DANN(Domain-Adversarial Neural Network)

Implementation of DANN in Tensorflow 2.0 environment, written for Deepest season 6 recruiting assignment.

Assignment Requirements

1. Implementation of Gradient Reversal Layer(GRL)

@tf.custom_gradient
def GradientReversalOperator(x):
	def grad(dy):
		return -1 * dy
	return x, grad

class GradientReversalLayer(tf.keras.layers.Layer):
	def __init__(self):
		super(GradientReversalLayer, self).__init__()
		
	def call(self, inputs):
		return GradientReversalOperator(inputs)

Implemented in /src/models.py

@tf.custom_gradient decorator defines a tf operator with custom gradient.

GradientReversalOperator serves as an identity operator in forward pass and a gradient reversal operator in backward pass.

GradientReversalLayer is a child of keras layer class that wraps the custom operator.

2. Implementation of feature extractor, class classifier, domain classifier

self.feature_extractor = Sequential([
    Conv2D(filters=64, kernel_size=5, strides=1, kernel_regularizer=l2(0.001), padding='same', input_shape=input_shape),
    BatchNormalization(),
    Activation('relu'),
    MaxPooling2D(pool_size=3, strides=2),
    ...
    Flatten()            
])

self.label_predictor = Sequential([
    Dense(3072, kernel_regularizer=l2(0.001)),
    BatchNormalization(),
    Activation('relu'),
    Dropout(0.5),
    ...
    Dense(10, activation='softmax')
])

self.domain_classifier = Sequential([
    GradientReversalLayer(),
    Dense(1024, kernel_regularizer=l2(0.001)),
    ...
    Dense(2, kernel_regularizer=l2(0.001)),
    Activation('softmax')          
])		

self.predict_label = Sequential([
    self.feature_extractor,
    self.label_predictor
])

self.classify_domain = Sequential([
    self.feature_extractor,
    self.domain_classifier
])

Implemented in /src/models.py as class variables of DANN_Model class using tf.keras.Sequential.

feature_extractor is a set of stacked convolutional layers with a Flatten layer in the end.

label_predictor predicts the label with stacked neural networks.

domain_classifier predicts the domain where the inputs comes from, 0 for a source, 1 for a target. A GradientReversalLayer is located at the front.

For all three architectures, both MNIST version and SVHN version from the original paper are implemented. The only difference from the original implementation is the existence of batch normalization layers.
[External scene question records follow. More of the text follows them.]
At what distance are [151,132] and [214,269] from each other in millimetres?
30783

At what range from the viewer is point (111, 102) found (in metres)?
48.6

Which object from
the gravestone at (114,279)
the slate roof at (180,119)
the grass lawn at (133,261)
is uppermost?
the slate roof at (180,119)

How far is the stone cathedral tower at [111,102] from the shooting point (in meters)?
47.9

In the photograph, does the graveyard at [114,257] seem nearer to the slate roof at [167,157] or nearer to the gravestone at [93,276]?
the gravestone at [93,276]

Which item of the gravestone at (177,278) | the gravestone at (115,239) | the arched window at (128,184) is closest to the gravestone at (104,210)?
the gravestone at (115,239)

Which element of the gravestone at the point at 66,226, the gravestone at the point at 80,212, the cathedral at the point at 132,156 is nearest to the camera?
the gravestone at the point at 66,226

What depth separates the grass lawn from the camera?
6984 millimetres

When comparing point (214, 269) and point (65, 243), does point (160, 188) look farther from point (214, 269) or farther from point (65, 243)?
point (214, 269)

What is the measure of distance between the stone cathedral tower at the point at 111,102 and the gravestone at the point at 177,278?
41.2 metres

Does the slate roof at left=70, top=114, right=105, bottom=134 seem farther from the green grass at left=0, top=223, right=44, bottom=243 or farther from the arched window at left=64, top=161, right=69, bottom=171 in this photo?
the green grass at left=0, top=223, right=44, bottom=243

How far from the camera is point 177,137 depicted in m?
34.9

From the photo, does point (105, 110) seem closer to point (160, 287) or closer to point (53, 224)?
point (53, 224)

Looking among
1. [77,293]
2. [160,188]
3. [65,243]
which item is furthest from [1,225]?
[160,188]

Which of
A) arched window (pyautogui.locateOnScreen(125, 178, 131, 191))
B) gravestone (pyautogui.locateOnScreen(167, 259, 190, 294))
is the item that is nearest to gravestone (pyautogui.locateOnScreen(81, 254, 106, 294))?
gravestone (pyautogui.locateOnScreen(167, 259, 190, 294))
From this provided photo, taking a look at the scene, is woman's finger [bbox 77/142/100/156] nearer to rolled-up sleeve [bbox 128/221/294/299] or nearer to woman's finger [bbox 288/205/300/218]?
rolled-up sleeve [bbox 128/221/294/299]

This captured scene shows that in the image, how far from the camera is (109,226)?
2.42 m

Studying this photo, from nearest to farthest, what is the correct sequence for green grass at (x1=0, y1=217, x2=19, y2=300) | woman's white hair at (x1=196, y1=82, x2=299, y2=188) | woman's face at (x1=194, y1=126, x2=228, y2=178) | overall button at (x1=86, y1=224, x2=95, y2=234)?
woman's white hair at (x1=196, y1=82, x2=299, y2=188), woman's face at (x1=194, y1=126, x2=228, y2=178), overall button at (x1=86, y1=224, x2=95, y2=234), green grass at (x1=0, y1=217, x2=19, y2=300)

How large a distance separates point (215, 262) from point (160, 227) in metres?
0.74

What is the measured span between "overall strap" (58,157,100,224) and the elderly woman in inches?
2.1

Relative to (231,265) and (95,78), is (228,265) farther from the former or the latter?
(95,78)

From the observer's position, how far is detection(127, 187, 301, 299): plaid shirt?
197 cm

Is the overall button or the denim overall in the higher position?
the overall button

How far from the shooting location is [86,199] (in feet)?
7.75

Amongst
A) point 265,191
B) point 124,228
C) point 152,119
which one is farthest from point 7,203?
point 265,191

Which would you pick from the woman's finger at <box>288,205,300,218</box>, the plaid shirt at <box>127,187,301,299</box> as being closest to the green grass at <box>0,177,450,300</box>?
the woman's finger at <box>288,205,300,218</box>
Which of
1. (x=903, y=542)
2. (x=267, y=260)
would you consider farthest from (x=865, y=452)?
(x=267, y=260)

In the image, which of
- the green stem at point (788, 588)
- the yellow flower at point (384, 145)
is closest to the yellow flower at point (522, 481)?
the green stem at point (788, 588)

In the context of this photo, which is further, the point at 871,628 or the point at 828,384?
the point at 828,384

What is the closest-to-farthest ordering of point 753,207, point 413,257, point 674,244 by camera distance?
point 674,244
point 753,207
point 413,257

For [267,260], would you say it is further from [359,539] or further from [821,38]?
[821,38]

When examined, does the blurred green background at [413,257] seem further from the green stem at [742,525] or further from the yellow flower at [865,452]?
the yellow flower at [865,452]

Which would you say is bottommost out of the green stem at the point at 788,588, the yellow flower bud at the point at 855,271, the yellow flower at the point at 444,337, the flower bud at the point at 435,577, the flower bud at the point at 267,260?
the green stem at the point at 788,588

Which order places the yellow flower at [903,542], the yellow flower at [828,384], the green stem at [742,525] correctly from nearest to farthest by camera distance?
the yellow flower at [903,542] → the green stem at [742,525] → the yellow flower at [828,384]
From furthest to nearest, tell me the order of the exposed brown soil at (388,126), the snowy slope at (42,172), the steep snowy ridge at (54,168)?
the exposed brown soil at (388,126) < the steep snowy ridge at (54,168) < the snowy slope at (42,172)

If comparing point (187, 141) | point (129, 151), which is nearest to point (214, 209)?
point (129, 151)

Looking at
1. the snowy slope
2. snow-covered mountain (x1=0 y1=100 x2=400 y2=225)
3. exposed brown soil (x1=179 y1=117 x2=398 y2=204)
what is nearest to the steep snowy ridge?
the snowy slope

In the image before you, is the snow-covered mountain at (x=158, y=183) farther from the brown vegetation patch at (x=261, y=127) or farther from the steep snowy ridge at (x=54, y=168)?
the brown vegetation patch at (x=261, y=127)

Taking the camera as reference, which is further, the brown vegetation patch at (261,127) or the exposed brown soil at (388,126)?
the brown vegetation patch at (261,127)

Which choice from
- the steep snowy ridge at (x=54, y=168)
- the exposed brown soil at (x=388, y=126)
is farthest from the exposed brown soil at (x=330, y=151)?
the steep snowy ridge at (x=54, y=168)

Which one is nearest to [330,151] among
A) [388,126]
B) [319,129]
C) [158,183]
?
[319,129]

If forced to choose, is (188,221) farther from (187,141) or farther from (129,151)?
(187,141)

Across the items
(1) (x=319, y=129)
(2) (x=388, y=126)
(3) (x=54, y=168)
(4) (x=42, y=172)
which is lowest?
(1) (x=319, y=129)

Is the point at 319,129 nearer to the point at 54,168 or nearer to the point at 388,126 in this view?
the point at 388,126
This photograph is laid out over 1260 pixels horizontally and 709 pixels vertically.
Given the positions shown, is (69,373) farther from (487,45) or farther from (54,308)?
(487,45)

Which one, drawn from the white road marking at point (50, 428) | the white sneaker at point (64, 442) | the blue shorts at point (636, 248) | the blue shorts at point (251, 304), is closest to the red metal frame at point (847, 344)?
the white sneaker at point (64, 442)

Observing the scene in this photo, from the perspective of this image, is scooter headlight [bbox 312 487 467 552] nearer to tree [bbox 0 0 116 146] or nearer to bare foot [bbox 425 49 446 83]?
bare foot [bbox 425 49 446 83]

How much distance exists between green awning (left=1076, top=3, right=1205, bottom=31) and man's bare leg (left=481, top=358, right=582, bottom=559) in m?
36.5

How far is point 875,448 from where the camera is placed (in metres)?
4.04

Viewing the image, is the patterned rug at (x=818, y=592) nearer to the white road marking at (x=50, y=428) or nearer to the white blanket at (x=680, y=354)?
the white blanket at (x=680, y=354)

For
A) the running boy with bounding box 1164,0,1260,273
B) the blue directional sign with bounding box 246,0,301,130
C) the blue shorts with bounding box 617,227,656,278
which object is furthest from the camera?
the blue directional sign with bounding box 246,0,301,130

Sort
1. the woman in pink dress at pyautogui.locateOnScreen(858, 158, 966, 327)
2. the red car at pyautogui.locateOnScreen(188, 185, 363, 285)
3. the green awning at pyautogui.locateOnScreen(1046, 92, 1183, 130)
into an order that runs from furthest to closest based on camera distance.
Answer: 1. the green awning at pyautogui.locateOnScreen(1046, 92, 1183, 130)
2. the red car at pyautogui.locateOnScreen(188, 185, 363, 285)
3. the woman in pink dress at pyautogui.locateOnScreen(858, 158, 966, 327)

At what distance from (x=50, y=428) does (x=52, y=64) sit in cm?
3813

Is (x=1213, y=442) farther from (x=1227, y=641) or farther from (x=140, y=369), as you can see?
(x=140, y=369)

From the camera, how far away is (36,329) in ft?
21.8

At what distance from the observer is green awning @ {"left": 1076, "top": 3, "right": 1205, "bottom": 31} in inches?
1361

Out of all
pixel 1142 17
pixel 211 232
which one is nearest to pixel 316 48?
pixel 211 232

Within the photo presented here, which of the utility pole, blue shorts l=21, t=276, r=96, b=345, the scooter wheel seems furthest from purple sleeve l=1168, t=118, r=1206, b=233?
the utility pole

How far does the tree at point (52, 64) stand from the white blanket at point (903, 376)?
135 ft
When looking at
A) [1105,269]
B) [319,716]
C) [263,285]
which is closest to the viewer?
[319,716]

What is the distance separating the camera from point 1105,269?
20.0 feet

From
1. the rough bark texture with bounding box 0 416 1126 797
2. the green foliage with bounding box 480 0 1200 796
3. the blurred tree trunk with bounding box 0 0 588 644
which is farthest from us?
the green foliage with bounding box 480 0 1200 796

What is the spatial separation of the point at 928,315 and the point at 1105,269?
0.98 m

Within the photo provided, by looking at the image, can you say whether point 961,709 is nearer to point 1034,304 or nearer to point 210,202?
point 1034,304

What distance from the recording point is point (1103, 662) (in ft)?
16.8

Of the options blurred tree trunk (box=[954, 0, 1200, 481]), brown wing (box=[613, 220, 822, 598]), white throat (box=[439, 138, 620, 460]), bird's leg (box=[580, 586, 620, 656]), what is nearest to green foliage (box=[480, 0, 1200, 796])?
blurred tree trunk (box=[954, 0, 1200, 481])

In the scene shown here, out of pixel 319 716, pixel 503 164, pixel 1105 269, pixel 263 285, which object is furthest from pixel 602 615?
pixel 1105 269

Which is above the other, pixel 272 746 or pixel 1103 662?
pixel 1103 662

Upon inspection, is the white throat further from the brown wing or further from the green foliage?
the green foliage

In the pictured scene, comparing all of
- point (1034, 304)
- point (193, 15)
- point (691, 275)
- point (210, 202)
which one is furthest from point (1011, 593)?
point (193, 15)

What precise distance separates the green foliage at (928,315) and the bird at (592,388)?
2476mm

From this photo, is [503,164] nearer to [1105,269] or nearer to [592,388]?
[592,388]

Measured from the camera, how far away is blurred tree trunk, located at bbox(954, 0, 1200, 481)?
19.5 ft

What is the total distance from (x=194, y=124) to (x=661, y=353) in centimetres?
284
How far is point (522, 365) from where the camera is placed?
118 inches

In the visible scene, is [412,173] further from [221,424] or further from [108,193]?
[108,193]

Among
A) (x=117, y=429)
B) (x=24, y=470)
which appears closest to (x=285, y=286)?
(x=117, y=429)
predict_label concatenates the feature_extractor and the label_predictor. This path predicts the label of input images.

classify_domain concatenates the feature_extractor and the domain_classifier. This path predicts the domain of inputs images.

3. Resizing and normalizing input data

Input Normalization

def load_data(data_category):
    ...
    x_train = x_train[:TRAIN_NUM] / 255.0
    y_train = y_train[:TRAIN_NUM]

    x_test = x_test[:TEST_NUM] / 255.0
    y_test = y_test[:TEST_NUM]

    return (x_train, y_train, x_test, y_test)

Implemented in /src/preprocessing.py Pixel values are devided by maximum value(255).

Data Resize

def data2dataset(x, y, data_category):
    if (data_category == 'MNIST'):
        dataset = tf.data.Dataset.from_tensor_slices((x, y))
        dataset = dataset.map(pad_image)
        dataset = dataset.map(duplicate_channel)
        dataset = dataset.map(cast)
        dataset = dataset.shuffle(len(y))

    elif (data_category == 'SVHN' or data_category == 'SYN'):
        dataset = tf.data.Dataset.from_tensor_slices((x, y))
        dataset = dataset.map(cast)
        dataset = dataset.shuffle(len(y))
    return dataset
    
    def pad_image(x, y):
	paddings = tf.constant([[2, 2,], [2, 2]])
	new_x = tf.pad(x, paddings, "CONSTANT")
	return (new_x, y)

    def duplicate_channel(x, y):
	new_x = tf.stack([x, x, x], axis = -1)
	return (new_x, y)

Implemented in /src/preprocessing.py

data2dataset prepares datasets as tf.data.Dataset.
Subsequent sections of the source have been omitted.